This was in Bloomberg yesterday:

Parex Banka AS has agreed with syndicated lenders it owes about $1 billion to discuss a revised repayment plan, Parex Chief Executive Officer Nils Melngailis said in an interview with Latvijas Neatkariga Televizija program’s 900 Seconds. The bank’s lenders “understand the situation in Latvia and are ready to be accommodating,” Melngailis said. Parex, the country’s second biggest bank, wants to put off repayment of the loans until an investor can buy the bank, he added. Parex owes two syndicated loans due in February and July for a combined 775 million euros ($997 million).

As you can see, these loans are in euros.

"Do we still need the devaluation on top of 35% pay cuts?"

Look, I am realising now there is some basic misunderstanding here. You don't just need wage cuts, you need PRICE cuts too. Obviously for some politicians it is easier to argue for wage cuts than the equivalent price ones. Basically competitiveness is about getting prices down, not simply making people poorer, which only collapses the economy further.

The problem is you may need to drop your price level by something like 20% (the forint is down 11% this year, and they had nothing like the inflation you had), but as people keep pointing out many of your exports have a very high import content (ie they are items only processed in Latvia) and you cannot influence the price of your imports (although, eg if these are metals and come from either Ukraine or Russia, there prices are well down already).

Basically I think there is a good argument for some kind of loose indexation of wages and prices downwards, with a hefty kick start on the wages front. So say you start with a 15% general cut this year, and then go down in 2010 by the quantity the price level drops in 2009 etc, otherwise there is simply no incentive to bring some (eg government administered) prices down.

But the thing is, I wouldn't be doing any of this.
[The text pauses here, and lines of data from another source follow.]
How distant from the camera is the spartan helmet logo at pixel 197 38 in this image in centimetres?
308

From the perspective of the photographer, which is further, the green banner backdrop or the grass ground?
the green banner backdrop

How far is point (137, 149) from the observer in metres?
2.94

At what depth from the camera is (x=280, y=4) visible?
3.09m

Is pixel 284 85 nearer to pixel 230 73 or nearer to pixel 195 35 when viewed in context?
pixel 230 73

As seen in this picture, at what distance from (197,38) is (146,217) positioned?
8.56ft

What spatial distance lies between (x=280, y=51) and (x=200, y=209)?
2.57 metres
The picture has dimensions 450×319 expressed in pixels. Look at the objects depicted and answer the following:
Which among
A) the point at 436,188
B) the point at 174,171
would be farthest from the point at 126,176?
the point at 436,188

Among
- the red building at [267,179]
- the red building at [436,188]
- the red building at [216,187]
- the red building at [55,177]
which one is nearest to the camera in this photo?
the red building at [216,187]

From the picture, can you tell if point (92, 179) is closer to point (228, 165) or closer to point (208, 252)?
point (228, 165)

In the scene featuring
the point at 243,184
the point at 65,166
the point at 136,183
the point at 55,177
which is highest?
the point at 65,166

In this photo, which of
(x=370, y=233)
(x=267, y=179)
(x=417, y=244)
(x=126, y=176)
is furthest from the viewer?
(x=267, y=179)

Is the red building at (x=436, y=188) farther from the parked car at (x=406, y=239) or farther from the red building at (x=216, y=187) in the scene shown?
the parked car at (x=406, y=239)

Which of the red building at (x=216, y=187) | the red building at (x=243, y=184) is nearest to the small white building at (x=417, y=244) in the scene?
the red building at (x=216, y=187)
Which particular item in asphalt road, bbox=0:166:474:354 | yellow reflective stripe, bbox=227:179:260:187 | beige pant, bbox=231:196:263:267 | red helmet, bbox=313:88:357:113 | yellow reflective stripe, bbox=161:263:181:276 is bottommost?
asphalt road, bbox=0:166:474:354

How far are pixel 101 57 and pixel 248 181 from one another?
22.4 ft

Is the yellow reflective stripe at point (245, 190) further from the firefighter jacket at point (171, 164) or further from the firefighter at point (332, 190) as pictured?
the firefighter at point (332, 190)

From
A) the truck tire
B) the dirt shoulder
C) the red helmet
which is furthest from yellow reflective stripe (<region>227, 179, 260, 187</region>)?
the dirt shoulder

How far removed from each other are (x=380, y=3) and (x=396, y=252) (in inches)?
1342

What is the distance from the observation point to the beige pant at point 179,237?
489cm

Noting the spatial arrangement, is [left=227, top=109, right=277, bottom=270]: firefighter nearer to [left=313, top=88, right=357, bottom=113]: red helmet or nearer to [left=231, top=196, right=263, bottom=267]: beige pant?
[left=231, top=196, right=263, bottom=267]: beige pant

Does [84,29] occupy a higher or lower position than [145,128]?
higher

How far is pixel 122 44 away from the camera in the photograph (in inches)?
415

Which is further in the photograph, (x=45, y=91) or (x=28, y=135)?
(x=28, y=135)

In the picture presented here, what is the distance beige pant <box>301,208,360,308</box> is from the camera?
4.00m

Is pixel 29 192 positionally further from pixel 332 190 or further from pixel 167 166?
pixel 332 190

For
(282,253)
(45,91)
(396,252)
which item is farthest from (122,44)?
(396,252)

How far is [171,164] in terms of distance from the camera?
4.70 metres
I would simply float the currency - possibly via an initial period of widening the band to 15% as initially proposed by the IMF - and make the correction a much more fluid one.

One day or another people will wake up, Latvia needs to export, and it needs to make domestic output price competitive so as to reduce imports, otherwise the only way to reduce imports is by reducing living standards pure and simple - which seems to be the most favoured strategy at the present time, but even this doesn't work, since here there is only economic contraction and more contraction till you get to be so poor that investors find you attractive again.

But how having a totally demoralised population can be good for productivity is a complete mystery to me. I guess alcoholism must be on the rise right now, I noticed that suicides are.

Anonymous said...

What do you say to 50% devaluation?

political instability in Latvia should lead to a change in government by mid-2009 the latest. by then it could be easier for a new government, be it newly elected or technocrat appointed by a national unity coalition, to denounce the previous euro-peg policy and go for devaluation.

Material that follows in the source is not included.